# Task prompt
Find the string "site" in the records and copy each line where it occurs.

# Supplied data
==================================================
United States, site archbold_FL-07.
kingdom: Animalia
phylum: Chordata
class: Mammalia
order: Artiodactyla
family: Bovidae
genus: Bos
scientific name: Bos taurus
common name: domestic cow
==================================================
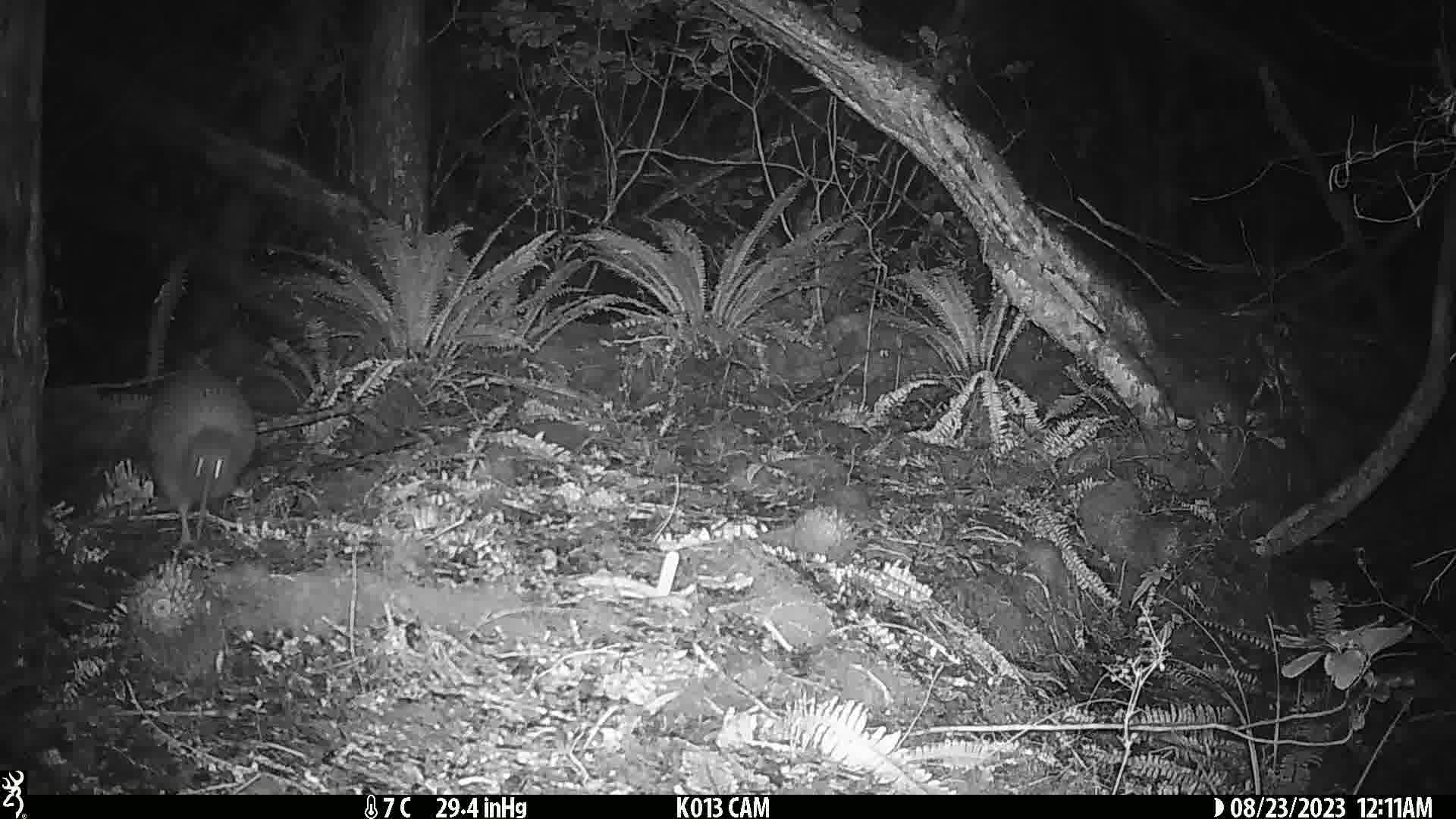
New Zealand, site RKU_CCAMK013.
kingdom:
==================================================
# Task result
United States, site archbold_FL-07.
New Zealand, site RKU_CCAMK013.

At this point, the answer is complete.